'Time is now' for Davis to prove his value

'Time is now' for Davis to prove his value

'Time is now' for Davis to prove his value
ARLINGTON -- Chris Davis was back in the Rangers' lineup on Sunday night even though the Blue Jays had left-hander Brett Cecil on the mound.

Davis is a .199 hitter against left-handed pitching at the Major League level since the beginning of the 2009 season, but manager Ron Washington felt he was one of the nine best players to give the Rangers a chance against Cecil.

That's how Washington will select his lineup on a daily basis. The Rangers did not bring up Davis from Triple-A because they want to see what he can do or as a reward for his great season at Round Rock.

They brought him up here because Adrian Beltre is on the disabled list and they need Davis to help them win. Now it's up to Davis to uphold that trust.

"I agree ... it is big for me to make the most of this opportunity," Davis said.

Davis is has a reputation for being an excellent defensive player but was used at designated hitter. Washington gave catcher Yorvit Torrealba the night off, going with Mike Napoli at catcher, Mitch Moreland at first base and Michael Young at third base.

"Seeing that I'm the DH, that tells me I'm going to be given the opportunity," Davis said. "I'm going to be given the shot to prove I can play every day in this lineup. For me, the time is now."

Davis played in 80 games as a rookie for the Rangers in 2008 and hit .285 with 17 home runs, 55 RBIs and a .549 slugging percentage. He has struggled to regain that level since then. In 180 games and 566 at-bats at the big league level since, he is hitting .231 with 25 home runs, 68 RBIs and a .413 slugging percentage.

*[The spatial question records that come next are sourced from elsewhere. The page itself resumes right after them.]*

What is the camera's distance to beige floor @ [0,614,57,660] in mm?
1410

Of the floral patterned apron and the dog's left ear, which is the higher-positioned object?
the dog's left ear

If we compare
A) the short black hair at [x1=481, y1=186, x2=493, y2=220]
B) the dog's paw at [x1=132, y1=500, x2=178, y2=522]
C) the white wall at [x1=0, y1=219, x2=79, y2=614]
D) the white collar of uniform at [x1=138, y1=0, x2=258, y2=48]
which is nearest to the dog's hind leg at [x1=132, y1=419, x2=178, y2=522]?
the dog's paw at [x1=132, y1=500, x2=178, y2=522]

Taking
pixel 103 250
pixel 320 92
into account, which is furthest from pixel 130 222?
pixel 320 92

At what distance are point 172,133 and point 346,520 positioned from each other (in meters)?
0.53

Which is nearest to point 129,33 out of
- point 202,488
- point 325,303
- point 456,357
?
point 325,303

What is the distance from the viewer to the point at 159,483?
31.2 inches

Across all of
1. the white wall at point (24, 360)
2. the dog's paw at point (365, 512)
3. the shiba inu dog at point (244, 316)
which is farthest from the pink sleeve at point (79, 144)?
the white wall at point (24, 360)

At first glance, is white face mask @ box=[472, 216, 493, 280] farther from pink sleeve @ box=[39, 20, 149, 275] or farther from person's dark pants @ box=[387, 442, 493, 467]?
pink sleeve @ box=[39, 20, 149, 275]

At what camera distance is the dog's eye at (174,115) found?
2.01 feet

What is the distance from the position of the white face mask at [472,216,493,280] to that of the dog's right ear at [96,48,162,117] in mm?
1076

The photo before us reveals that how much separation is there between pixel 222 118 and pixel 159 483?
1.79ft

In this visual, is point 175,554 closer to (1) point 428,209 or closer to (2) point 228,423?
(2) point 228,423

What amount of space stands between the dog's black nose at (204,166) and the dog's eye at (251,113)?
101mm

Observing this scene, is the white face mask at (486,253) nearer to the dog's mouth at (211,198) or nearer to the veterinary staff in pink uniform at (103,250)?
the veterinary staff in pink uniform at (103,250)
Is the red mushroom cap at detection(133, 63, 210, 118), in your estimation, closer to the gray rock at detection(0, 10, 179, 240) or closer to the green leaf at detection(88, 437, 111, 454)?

He has been sent down and called up from the Minors six times since being the Rangers' Opening Day first baseman in 2009. But he destroys Triple-A pitching when he gets sent down. He has played in 226 Triple-A games over the past four seasons and is hitting .337 with a .397 on-base percentage and a .609 slugging percentage at that level. This season he was hitting .368 with 24 home runs, 66 RBIs and an .824 slugging percentage in just 48 games at Round Rock.

That's why the Rangers still have high hopes for him and why other teams ask about him in trade talks. The possibility of Davis being traded this month seemed real until Beltre went down with a strained left hamstring.

"It kind of entered into my mind ... that I may not be here, that I might be with another organization," Davis said. "You have to put it behind you. When you're playing every day, you've got enough to focus on without listening to every little bit that's out there."

Davis played first, third and the outfield at Triple-A. The Rangers' biggest need at the big league level is at third base with Beltre out. Davis and Young will share that position.

"Davis will play some first base," Washington said. "We're OK in the outfield. I'm not saying you won't see him in the outfield, but it's not a priority."